§ Text segment:
++++++++++++++++++++
Fighting with space is a neverending war 🙂 Of course, you have to keep an eye on old, unused, or duplicated objects. You have to closely monitor HWM on your tables and check whether users properly maintain their schemas. However, if this all is ok there are other handy methods you can use to save some space.
If you have an archive table where you mostly store data and work with, let’s say, the last couple of months, there is a possibility of compressing the old data to reclaim some of your space back.
First of all, there are four options for compression:
- NOCOMPRESS – no compression applied; default behavior
- COMPRESS – compression is enabled on the table or partition during direct-path inserts only (mostly used in DWH system)
- COMPRESS FOR DIRECT_LOAD OPERATIONS – same as COMPRESS
- COMPRESS FOR OLTP – compression is enabled on the table or partition for all DML statements (mostly used in OLTP systems);
- COMPRESS FOR ALL OPERATIONS (for versions >= 11g)
-- tables ALTER TABLE schema.table MOVE COMPRESS; -- partitions ALTER TABLE schema.table MOVE PARTITION part_name COMPRESS; -- subpartitions ALTER TABLE schema.table MOVE SUBPARTITION sub_part_name COMPRESS;
This might save up to 70% of your storage. Just be careful not to compress data you are about to update; it might significantly slow down your performance. Only compress data that are meant to be read-only. To set a proper compression on a new table (or even existing one) you just need to omit MOVE (no matter whether it’s partitioned or not) – this will be default set compression for the whole table, all partitions, and sub-partitions; otherwise, it would only compress the existing partitions and newly created will not be compressed.
++++++++++++++++++++
§ Prompt 1: Please retype the records exactly, starting with the line that contains "Render at 561×561." and going on through the line that contains "Find anything that looks like right lung.".

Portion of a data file
++++++++++++++++++++
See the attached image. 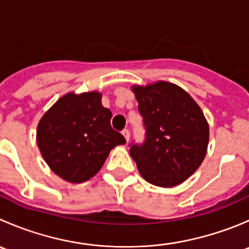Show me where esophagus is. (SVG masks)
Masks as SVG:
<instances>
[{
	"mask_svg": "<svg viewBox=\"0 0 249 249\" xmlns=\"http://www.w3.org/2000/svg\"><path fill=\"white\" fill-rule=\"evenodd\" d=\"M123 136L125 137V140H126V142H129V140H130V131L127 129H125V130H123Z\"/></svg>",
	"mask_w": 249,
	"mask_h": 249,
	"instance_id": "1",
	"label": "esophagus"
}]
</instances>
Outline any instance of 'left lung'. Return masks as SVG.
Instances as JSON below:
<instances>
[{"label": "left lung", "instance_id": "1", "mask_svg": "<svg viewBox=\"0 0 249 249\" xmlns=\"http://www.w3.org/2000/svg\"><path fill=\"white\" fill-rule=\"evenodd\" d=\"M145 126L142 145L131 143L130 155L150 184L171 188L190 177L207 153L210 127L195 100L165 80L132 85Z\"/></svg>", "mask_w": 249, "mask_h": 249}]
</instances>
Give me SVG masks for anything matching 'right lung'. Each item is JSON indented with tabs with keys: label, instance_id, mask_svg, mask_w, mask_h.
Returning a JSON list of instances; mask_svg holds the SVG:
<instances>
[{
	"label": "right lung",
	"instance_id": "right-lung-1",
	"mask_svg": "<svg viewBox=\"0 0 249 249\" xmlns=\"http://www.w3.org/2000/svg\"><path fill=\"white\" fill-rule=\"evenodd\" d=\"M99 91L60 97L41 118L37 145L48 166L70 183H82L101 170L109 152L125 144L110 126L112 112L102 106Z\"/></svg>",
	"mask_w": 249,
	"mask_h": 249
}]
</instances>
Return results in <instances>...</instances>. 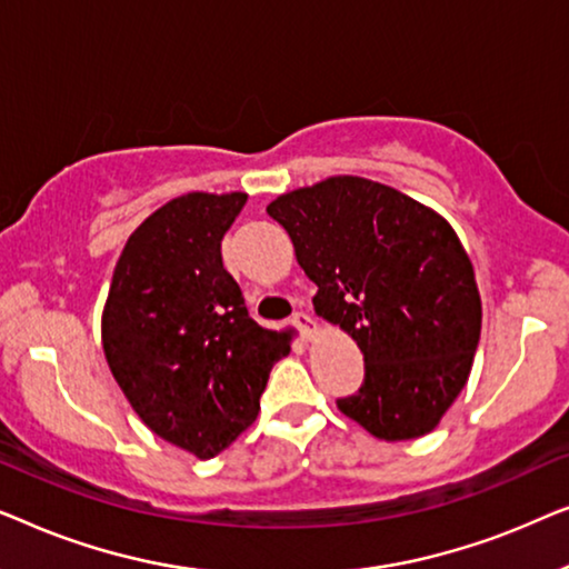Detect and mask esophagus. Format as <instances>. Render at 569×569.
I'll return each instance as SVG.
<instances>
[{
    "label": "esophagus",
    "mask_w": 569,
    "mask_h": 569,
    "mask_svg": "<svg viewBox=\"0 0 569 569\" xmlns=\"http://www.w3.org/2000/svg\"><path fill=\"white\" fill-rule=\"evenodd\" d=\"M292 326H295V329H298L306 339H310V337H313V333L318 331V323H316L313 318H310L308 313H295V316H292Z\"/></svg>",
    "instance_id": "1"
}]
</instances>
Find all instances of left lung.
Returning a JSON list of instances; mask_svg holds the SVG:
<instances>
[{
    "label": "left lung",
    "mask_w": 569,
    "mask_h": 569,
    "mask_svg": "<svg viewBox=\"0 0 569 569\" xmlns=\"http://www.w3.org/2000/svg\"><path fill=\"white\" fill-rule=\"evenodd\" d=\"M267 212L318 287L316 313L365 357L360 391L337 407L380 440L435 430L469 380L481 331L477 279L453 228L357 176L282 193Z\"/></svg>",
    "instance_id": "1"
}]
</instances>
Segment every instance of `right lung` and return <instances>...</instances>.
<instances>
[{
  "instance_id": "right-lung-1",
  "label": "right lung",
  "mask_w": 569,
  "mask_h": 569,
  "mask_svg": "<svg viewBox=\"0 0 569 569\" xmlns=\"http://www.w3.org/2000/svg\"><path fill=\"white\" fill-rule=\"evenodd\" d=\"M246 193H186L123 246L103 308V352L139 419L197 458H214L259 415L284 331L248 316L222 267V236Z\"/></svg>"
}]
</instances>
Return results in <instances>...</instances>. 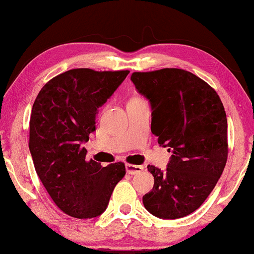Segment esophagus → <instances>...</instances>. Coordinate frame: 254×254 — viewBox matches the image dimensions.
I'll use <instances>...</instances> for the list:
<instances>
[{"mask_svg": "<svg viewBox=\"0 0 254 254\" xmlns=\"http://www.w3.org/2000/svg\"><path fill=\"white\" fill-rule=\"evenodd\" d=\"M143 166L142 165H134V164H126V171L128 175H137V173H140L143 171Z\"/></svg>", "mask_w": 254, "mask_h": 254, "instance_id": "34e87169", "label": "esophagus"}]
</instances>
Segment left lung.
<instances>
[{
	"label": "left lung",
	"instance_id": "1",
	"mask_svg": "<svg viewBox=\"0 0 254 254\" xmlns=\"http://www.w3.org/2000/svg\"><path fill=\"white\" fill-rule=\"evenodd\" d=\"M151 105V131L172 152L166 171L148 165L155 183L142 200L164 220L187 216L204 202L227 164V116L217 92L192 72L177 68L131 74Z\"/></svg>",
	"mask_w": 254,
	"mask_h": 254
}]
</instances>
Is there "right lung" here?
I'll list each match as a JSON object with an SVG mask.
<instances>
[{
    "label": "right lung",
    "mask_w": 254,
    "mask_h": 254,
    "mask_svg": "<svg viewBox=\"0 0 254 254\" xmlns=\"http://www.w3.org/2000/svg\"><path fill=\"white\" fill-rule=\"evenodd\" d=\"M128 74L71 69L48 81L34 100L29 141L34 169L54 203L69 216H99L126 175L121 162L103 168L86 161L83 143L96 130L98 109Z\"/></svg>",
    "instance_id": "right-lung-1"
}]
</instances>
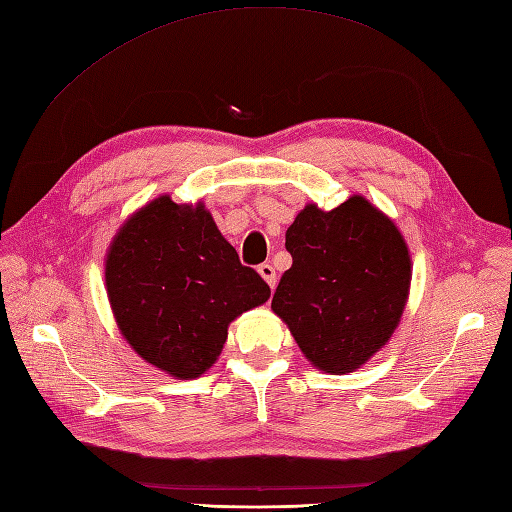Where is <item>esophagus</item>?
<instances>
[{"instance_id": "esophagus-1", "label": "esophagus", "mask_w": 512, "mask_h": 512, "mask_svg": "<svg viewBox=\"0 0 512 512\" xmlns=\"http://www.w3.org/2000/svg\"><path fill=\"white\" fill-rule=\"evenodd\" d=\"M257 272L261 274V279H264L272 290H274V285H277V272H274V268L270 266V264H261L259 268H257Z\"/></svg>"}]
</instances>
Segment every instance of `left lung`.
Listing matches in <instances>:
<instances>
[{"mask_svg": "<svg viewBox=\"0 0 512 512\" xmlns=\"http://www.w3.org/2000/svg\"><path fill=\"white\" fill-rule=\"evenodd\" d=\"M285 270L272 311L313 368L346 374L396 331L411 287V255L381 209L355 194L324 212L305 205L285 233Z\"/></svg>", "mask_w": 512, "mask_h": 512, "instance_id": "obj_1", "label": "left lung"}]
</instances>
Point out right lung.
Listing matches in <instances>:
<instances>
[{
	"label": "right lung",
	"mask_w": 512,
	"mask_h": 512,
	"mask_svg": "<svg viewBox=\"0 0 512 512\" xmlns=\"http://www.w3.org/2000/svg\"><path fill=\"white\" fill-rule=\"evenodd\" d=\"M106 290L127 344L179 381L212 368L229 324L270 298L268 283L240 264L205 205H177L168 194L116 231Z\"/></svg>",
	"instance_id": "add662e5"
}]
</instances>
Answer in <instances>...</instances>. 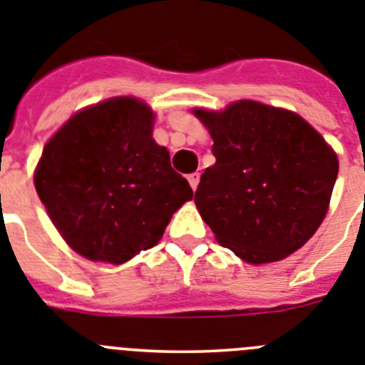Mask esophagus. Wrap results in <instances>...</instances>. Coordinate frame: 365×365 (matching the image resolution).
++++++++++++++++++++
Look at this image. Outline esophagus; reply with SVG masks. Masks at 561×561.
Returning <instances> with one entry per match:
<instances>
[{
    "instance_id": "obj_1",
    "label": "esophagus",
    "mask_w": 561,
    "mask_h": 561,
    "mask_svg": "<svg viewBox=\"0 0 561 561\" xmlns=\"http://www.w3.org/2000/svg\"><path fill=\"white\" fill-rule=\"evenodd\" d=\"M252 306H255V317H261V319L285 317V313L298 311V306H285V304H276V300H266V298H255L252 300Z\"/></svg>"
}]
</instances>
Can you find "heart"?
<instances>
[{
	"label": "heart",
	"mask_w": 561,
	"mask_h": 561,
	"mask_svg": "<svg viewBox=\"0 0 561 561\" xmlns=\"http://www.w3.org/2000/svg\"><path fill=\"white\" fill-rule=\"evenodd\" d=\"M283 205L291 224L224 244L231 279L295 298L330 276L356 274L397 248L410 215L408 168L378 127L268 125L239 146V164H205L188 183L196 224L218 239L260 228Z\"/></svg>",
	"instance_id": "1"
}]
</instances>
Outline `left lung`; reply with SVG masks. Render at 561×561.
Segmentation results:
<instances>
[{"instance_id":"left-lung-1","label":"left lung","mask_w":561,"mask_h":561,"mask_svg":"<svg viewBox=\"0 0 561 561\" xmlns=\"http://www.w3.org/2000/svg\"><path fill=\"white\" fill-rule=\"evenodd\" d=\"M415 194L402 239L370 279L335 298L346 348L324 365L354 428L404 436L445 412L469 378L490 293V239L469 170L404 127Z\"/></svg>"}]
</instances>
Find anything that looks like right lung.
++++++++++++++++++++
§ Prompt 2: List every ALTER TABLE statement given in the text on table compression.

§ Written answer 1:
Outline `left lung`; reply with SVG masks. Render at 561×561.
Segmentation results:
<instances>
[{"instance_id":"left-lung-1","label":"left lung","mask_w":561,"mask_h":561,"mask_svg":"<svg viewBox=\"0 0 561 561\" xmlns=\"http://www.w3.org/2000/svg\"><path fill=\"white\" fill-rule=\"evenodd\" d=\"M415 194L402 239L370 279L335 298L346 348L324 365L354 428L404 436L445 412L469 378L490 293V239L469 170L404 127Z\"/></svg>"}]
</instances>
Find anything that looks like right lung.

§ Written answer 2:
ALTER TABLE schema.table MOVE COMPRESS;
ALTER TABLE schema.table MOVE PARTITION part_name COMPRESS;
ALTER TABLE schema.table MOVE SUBPARTITION sub_part_name COMPRESS;